Car shouldn't slid

A free-body diagram for the car is shown at left. Both the normal force, $N$ (blue components) and the friction force, $f$ (red components) have been resolved into horizontal and vertical components. Notice that there are three vectors in the vertical direction, and:

$N \cdot cos(\theta) = mg + f \cdot sin(\theta)$

Using the approximation $f = \mu N$ , where $\mu$ is the coefficient of friction, gives:

$N = \frac{mg}{cos(\theta) - \mu \cdot sin(\theta)}$

If the coefficient of friction is zero, this reduces to the same normal force as we derived for no-friction, which is reassuring. If the coefficient of friction is not zero, notice that the normal force will be larger than it was in the no-friction case. Now, in the horizontal direction:

$F_{net} = N sin(\theta) + f cos(\theta) = N sin(\theta) + \mu \cdot N cos(\theta) = N(sin(\theta) + \mu cos(\theta)) = (\frac{mg}{cos(\theta) - \mu sin(\theta)})(sin(\theta + \mu cos(\theta)) = \boxed{\frac{sin(\theta) + \mu cos(\theta)}{cos(\theta) - \mu sin(\theta)} \cdot mg}.$

Here, the term $f \cdot cos(\theta)$ is friction's contribution to the centripetal force. Also, notice again that if $\mu = 0$ , this result reduces to the same $F_{net}$ as the no-friction case.
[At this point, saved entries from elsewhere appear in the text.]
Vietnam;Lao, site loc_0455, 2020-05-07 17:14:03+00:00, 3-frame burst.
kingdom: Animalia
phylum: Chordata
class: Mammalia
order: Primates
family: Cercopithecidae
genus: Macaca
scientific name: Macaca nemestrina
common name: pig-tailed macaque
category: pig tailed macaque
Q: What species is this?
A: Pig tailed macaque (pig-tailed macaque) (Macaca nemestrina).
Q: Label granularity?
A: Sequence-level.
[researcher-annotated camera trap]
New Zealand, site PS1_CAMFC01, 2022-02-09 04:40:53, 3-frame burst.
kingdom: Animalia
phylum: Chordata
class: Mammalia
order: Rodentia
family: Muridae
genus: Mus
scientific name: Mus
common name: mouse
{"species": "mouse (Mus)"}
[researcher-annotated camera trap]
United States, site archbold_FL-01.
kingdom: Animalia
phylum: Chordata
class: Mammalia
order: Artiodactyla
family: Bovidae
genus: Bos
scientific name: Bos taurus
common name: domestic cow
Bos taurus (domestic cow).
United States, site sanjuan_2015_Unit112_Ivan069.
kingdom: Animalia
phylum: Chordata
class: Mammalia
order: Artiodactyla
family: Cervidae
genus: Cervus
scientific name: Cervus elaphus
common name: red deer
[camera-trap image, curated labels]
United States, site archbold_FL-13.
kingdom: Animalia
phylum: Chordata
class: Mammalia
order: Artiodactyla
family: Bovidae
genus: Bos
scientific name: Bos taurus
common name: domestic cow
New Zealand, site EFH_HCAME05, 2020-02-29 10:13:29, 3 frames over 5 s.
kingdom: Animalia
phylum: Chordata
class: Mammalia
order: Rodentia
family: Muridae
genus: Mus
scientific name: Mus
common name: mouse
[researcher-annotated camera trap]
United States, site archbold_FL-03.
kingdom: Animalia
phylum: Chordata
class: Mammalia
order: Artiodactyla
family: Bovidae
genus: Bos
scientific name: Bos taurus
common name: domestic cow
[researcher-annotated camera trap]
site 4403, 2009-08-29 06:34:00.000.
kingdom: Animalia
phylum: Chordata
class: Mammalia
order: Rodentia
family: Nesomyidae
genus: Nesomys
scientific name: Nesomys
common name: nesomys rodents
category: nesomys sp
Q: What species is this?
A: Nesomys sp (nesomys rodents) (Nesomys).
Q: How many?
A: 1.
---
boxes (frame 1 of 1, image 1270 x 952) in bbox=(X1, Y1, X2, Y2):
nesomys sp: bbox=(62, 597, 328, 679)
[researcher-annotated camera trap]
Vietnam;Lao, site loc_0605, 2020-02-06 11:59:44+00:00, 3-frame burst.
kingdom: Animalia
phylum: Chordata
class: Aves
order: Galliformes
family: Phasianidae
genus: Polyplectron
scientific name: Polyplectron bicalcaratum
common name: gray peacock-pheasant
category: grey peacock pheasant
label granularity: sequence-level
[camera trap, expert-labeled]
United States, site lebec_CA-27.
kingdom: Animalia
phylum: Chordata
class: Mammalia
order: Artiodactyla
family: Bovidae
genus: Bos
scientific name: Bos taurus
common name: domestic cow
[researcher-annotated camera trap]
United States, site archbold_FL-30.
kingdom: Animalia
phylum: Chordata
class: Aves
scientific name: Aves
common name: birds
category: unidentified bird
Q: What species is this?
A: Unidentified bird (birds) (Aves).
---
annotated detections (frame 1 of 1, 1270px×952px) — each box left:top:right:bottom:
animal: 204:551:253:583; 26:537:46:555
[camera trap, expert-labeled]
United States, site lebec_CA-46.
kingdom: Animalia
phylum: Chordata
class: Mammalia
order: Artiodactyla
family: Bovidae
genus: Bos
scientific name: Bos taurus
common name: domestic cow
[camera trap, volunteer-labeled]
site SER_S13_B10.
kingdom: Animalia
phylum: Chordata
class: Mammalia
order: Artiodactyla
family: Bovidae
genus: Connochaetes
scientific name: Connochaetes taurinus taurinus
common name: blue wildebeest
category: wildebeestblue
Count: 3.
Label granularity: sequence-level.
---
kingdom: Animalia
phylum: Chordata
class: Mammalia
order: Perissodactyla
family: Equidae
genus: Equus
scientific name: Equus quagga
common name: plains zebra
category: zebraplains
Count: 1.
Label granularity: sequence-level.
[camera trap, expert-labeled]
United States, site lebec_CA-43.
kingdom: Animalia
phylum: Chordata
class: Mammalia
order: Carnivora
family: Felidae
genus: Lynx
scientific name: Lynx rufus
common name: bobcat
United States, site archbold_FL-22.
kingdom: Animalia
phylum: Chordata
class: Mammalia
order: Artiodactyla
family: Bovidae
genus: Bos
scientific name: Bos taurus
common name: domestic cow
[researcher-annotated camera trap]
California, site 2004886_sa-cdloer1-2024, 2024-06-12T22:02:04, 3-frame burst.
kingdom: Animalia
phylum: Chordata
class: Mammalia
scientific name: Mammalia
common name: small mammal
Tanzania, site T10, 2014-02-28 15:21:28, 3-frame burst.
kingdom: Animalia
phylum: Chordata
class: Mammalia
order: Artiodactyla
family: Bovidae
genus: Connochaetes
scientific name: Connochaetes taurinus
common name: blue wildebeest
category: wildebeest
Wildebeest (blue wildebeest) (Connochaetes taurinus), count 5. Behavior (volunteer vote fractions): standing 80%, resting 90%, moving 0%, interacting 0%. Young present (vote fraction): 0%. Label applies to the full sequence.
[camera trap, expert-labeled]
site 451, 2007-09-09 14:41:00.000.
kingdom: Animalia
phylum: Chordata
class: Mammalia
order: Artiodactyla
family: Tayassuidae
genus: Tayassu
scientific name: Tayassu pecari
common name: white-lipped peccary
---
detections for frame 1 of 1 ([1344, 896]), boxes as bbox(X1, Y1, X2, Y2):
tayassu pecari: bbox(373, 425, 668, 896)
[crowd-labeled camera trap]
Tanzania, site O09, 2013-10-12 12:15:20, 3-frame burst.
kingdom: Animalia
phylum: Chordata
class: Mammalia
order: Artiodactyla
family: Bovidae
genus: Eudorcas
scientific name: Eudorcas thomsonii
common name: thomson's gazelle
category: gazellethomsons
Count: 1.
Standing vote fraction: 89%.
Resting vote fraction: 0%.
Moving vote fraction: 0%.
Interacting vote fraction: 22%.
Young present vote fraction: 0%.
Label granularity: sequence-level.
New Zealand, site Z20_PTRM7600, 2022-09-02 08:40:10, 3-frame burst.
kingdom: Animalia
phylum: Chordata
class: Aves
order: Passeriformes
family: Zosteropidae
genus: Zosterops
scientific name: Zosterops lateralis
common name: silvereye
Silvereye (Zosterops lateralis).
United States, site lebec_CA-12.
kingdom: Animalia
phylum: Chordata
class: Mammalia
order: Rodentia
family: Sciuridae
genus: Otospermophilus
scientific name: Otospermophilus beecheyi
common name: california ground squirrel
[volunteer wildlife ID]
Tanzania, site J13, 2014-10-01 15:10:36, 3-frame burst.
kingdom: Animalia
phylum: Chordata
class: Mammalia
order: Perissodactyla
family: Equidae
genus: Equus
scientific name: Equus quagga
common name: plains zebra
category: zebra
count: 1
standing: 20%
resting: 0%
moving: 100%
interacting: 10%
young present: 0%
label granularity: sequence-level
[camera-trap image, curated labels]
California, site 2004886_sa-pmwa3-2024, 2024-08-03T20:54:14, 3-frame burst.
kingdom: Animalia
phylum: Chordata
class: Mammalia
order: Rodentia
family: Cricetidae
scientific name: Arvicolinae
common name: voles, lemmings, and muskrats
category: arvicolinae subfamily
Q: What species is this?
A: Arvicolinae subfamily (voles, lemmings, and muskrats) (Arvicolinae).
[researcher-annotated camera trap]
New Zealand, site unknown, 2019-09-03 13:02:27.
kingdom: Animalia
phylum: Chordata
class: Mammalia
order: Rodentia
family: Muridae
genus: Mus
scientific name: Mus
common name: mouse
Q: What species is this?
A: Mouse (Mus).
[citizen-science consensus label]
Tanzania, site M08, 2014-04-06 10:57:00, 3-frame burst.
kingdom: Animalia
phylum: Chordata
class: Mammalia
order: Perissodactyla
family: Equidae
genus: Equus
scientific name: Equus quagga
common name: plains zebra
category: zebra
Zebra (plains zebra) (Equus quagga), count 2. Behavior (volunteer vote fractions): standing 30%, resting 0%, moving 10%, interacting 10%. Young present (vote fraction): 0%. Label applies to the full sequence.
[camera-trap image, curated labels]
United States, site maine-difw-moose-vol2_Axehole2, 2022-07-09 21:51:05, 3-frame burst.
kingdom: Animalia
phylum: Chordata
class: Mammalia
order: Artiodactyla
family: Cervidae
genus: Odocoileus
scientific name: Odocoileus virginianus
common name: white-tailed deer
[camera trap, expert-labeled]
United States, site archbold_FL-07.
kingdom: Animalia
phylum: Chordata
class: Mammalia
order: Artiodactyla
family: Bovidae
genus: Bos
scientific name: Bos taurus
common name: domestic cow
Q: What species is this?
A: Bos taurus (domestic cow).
Now, since the net force provides the centripetal force to turn the car:

$F_{net} = F_{centripetal} \Rightarrow \frac{sin(\theta) + \mu cos(\theta)}{cos(\theta) - \mu sin(\theta)} \cdot mg = \frac{mv^2}{R}$ ;

and solving for $v$ gives:

$v = \sqrt{ (\frac{sin(\theta) + \mu cos(\theta)}{cos(\theta) - \mu sin(\theta)}) \cdot gR} = \sqrt{ (\frac{sin(11) + (0.48) cos(11)}{cos(11) - (0.48) sin(11)})(9.8)(200)} = \boxed{38.2}$ m/s.